Зоя кивнула с удовольствием — по всему было видно, эти воспоминания доставляют ей удовольствие.
— Хорошо жили. Ели много. Спали много. В футбол гоняли, видик смотрели. Артурчик говорил, они ждут, пока все соберутся. Вначале их совсем мало было, а когда уезжали, семьдесят шесть человек набралось. Под конец уже какие-то занятия у них начались, книжек им навезли целую библиотеку. Потом они эту библиотеку с собой увезли, а одну забыли…
Турецкий смотрел на нее вопросительно. Зоя вздохнула:
— Я ее домой унесла, думала, может, хватятся.
— Сохранилась книжка?
— А как же. Мне-то она без надобности, а выбросить жалко… — Она вытащила из шкафа книгу и протянула Турецкому.
— Давайте я у вас ее куплю?
— А что ж, и давайте!..
Сулимов А. Д. Каталитический риформинг бензинов.
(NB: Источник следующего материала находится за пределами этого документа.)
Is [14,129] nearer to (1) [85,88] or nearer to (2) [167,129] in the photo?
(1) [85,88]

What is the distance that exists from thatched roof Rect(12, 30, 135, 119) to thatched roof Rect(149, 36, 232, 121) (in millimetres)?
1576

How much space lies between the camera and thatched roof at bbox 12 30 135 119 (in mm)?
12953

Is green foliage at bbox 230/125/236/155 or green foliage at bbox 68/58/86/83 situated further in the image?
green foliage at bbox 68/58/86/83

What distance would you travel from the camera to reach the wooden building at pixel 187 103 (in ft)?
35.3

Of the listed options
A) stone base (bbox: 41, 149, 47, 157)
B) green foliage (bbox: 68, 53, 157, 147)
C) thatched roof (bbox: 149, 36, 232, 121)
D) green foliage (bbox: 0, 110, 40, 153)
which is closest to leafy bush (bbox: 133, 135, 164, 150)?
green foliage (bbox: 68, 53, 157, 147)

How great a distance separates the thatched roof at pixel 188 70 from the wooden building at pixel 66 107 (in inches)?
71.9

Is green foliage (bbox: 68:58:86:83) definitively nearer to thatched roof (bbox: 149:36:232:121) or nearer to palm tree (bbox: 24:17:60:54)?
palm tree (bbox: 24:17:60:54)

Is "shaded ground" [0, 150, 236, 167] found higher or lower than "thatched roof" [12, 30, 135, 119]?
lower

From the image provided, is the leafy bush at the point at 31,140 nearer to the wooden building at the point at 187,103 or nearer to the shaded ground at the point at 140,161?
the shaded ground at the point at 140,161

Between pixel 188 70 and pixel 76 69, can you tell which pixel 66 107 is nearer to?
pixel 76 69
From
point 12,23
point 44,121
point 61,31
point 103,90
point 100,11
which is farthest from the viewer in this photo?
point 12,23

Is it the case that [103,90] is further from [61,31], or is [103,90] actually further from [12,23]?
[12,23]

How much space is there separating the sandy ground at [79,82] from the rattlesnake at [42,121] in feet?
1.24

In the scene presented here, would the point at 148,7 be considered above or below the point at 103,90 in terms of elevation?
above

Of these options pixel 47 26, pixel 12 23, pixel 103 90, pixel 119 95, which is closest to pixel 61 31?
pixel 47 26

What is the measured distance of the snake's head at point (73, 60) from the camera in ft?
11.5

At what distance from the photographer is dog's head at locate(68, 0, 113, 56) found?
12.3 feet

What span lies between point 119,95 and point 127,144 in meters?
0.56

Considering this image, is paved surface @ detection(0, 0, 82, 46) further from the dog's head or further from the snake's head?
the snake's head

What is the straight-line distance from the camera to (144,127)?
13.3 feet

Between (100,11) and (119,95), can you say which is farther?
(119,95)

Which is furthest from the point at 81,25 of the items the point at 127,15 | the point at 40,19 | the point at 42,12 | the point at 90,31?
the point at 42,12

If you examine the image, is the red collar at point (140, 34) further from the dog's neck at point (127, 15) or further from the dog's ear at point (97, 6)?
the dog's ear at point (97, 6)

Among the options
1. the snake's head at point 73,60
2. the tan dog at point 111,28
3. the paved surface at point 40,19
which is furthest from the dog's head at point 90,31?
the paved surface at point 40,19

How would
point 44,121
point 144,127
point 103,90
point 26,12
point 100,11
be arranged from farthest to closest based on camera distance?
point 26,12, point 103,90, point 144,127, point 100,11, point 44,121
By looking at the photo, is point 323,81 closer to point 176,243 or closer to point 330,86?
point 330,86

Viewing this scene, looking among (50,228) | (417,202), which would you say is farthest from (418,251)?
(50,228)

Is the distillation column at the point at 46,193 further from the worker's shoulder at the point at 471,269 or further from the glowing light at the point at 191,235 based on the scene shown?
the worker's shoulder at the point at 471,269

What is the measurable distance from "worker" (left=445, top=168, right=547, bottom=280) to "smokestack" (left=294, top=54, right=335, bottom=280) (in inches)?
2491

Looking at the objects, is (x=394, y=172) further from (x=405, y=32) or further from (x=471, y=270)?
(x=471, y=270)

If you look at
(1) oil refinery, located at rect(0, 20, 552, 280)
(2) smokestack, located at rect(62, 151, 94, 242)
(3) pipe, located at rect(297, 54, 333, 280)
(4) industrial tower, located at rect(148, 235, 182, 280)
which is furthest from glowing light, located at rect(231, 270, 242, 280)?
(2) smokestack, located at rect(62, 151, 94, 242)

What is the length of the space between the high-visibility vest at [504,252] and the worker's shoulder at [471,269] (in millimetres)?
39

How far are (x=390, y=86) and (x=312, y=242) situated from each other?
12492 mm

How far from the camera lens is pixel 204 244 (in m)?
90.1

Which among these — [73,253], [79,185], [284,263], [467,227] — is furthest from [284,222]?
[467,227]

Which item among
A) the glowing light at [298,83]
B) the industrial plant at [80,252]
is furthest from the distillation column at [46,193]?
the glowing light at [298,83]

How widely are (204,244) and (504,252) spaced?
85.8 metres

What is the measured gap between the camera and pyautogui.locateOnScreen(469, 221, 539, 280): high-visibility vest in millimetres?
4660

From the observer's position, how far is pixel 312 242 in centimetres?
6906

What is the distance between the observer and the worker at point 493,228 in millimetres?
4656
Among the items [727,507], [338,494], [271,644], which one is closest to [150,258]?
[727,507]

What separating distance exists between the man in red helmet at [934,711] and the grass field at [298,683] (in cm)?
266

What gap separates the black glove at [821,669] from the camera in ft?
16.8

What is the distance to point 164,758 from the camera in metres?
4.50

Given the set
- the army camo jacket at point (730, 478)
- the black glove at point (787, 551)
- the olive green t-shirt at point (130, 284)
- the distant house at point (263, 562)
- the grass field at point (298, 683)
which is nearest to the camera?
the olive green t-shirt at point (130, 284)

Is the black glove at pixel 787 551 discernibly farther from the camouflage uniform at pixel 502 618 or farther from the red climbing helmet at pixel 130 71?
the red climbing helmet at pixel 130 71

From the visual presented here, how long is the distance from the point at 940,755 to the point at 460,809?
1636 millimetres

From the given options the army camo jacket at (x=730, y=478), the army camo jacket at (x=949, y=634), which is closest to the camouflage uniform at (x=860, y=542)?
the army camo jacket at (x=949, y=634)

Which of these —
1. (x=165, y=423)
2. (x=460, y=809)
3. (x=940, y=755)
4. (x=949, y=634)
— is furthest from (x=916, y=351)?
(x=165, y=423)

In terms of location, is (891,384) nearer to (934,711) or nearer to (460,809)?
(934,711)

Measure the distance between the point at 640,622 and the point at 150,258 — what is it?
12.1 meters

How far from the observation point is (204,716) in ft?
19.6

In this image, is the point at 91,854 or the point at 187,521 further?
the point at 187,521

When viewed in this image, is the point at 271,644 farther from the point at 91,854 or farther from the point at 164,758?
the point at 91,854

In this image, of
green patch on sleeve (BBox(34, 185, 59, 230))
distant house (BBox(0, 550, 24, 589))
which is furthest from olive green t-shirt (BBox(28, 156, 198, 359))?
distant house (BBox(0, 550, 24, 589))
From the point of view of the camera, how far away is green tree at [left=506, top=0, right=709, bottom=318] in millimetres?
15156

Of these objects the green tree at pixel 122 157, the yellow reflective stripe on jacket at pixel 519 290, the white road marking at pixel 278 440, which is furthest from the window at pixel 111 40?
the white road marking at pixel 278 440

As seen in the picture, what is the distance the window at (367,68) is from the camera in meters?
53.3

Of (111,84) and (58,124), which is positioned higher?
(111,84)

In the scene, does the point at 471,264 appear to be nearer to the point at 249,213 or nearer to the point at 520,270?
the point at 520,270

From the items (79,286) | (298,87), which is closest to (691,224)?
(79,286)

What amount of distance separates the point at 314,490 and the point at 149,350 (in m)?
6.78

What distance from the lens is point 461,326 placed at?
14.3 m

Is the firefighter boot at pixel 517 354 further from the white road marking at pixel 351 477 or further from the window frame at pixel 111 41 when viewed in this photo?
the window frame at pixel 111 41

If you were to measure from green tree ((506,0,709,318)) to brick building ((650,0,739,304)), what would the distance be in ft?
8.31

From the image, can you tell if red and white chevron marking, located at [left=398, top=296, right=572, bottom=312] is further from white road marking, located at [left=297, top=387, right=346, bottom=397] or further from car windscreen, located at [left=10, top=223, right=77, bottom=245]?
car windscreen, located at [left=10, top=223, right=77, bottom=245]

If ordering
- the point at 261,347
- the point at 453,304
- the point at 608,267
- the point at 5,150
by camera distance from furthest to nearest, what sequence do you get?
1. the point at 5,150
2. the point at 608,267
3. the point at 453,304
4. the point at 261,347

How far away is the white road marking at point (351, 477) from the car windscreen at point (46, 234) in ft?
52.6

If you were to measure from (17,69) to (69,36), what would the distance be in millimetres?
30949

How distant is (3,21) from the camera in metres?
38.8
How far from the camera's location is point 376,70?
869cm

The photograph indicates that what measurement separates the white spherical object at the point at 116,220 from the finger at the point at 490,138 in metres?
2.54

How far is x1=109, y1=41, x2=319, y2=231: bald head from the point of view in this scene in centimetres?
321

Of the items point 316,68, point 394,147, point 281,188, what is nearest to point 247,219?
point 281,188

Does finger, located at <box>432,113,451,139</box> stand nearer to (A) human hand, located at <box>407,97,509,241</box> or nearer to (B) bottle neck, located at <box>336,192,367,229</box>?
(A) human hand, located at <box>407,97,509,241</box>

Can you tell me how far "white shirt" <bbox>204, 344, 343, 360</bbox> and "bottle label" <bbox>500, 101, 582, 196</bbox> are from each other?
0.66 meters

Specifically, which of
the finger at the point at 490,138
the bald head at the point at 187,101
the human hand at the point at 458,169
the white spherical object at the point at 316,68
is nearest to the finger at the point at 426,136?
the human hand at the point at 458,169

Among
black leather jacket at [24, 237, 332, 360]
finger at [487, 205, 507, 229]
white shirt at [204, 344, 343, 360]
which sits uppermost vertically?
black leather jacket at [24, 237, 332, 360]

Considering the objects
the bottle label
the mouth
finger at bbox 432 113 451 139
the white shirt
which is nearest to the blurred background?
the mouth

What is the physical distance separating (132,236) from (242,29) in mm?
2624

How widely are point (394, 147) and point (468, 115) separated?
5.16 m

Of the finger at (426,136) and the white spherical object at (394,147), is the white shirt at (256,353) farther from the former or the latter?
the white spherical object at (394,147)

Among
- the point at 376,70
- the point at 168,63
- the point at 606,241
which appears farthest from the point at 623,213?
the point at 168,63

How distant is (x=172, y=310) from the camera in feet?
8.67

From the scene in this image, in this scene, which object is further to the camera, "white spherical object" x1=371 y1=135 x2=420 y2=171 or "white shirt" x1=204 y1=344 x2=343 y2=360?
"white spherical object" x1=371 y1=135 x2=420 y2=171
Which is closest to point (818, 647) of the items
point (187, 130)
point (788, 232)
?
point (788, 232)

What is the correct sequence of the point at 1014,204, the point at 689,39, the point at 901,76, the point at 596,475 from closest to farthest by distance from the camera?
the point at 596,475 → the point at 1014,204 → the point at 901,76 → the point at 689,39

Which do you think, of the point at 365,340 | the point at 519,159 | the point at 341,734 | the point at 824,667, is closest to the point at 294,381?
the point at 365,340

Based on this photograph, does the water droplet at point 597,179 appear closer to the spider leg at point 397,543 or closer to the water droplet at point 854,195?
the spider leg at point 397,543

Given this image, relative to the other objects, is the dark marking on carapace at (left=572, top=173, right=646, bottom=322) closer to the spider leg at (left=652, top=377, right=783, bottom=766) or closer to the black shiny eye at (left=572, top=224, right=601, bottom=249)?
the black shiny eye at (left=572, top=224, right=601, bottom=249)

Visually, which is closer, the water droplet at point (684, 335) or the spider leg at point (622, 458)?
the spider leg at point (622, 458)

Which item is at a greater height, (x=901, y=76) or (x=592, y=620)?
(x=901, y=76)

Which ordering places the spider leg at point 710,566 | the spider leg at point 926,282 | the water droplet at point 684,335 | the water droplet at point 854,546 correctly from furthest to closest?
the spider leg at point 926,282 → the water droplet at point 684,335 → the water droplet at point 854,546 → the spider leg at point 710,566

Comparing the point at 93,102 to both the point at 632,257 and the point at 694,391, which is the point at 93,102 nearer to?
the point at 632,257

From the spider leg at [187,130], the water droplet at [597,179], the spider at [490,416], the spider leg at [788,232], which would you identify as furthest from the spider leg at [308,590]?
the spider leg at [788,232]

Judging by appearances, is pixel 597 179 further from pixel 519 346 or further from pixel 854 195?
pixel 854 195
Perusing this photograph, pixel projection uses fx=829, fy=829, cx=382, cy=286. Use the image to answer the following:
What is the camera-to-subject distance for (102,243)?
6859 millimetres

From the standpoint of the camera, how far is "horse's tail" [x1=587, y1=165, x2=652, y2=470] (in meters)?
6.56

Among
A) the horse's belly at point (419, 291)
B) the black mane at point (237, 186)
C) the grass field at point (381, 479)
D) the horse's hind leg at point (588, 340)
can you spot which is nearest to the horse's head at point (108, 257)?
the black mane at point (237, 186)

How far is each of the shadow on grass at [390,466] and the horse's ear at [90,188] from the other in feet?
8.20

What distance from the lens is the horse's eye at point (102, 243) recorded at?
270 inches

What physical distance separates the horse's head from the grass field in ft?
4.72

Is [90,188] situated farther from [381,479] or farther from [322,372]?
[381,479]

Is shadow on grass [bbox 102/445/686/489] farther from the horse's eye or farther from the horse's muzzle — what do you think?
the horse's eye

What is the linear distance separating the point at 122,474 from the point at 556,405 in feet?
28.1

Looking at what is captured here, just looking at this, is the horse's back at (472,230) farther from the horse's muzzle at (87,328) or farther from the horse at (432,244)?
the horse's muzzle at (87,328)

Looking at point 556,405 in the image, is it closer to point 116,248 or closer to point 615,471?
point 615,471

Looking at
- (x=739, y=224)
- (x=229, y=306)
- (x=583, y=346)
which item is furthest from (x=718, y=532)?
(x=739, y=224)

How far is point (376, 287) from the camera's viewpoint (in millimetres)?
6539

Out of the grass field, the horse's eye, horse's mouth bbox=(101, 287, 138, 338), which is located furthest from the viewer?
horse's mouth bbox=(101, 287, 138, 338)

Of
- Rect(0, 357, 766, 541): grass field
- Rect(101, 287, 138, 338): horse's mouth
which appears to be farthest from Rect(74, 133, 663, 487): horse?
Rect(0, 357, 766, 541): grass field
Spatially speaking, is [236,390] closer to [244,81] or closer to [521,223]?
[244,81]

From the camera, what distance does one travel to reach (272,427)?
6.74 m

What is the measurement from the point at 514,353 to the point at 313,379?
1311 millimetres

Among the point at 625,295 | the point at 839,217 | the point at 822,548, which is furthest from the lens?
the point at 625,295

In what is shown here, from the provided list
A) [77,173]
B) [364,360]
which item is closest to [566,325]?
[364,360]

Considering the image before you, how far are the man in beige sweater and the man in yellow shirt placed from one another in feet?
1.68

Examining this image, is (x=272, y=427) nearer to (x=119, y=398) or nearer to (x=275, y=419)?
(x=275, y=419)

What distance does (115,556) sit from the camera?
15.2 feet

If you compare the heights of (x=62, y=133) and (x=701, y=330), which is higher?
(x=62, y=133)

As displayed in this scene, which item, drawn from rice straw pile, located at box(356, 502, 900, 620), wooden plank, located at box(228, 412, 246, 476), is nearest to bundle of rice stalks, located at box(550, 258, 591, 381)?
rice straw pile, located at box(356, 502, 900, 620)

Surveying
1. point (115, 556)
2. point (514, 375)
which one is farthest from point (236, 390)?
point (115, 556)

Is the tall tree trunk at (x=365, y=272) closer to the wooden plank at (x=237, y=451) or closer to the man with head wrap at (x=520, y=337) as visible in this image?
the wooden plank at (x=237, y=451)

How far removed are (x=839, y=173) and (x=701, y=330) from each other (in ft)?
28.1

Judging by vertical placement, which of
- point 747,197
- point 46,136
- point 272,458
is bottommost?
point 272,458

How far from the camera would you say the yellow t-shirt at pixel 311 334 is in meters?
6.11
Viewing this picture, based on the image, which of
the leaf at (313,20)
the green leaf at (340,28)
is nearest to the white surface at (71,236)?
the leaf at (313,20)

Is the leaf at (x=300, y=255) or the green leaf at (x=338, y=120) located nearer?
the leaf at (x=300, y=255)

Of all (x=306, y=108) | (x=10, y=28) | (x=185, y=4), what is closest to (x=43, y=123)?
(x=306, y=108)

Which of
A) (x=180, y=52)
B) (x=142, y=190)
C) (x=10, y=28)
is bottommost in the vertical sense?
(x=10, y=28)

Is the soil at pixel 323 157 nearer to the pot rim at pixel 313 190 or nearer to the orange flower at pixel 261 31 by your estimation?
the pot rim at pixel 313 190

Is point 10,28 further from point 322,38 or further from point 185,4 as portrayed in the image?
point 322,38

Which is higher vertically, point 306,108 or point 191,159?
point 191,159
Заварзина Зоя так и не вспомнила. Зато свела Турецкого с хозяином «Зеленого берега», который рассказал, что военные были отличными клиентами, оплатили восемьдесят койко-мест с питанием и даже ущерб за сломанную беседку возместили. Но поскольку платили они наличными, то никаких концов теперь конечно не найти. Тем более спустя почти два года.
Номер воинской части с конверта Артурчика в реестрах отсутствовал. И тем не менее у Турецкого было уже достаточно зацепок, чтобы продолжать поиски.
Благодаря пейзажу на фотографии он был уверен, что Заварзин и Артурчик (Белоконь Артур Денисович, 1984 г. р., уроженец г. Ижевска, химик-технолог, холост, родителям с октября 2006-го не писал) служат в Чечне. А тот факт, что формировали их подразделение под Ростовом, давал достаточно оснований предположить, что оно входит в состав Северокавказского военного округа. По обрывочным данным из самых разных источников, в основном из всякой тыловой, инженерной и хозяйственной документации, Турецкий выудил косвенные упоминания о четырех засекреченных объектах подчинения СКВО, расположенных на территории Чечни в предгорьях Кавказа.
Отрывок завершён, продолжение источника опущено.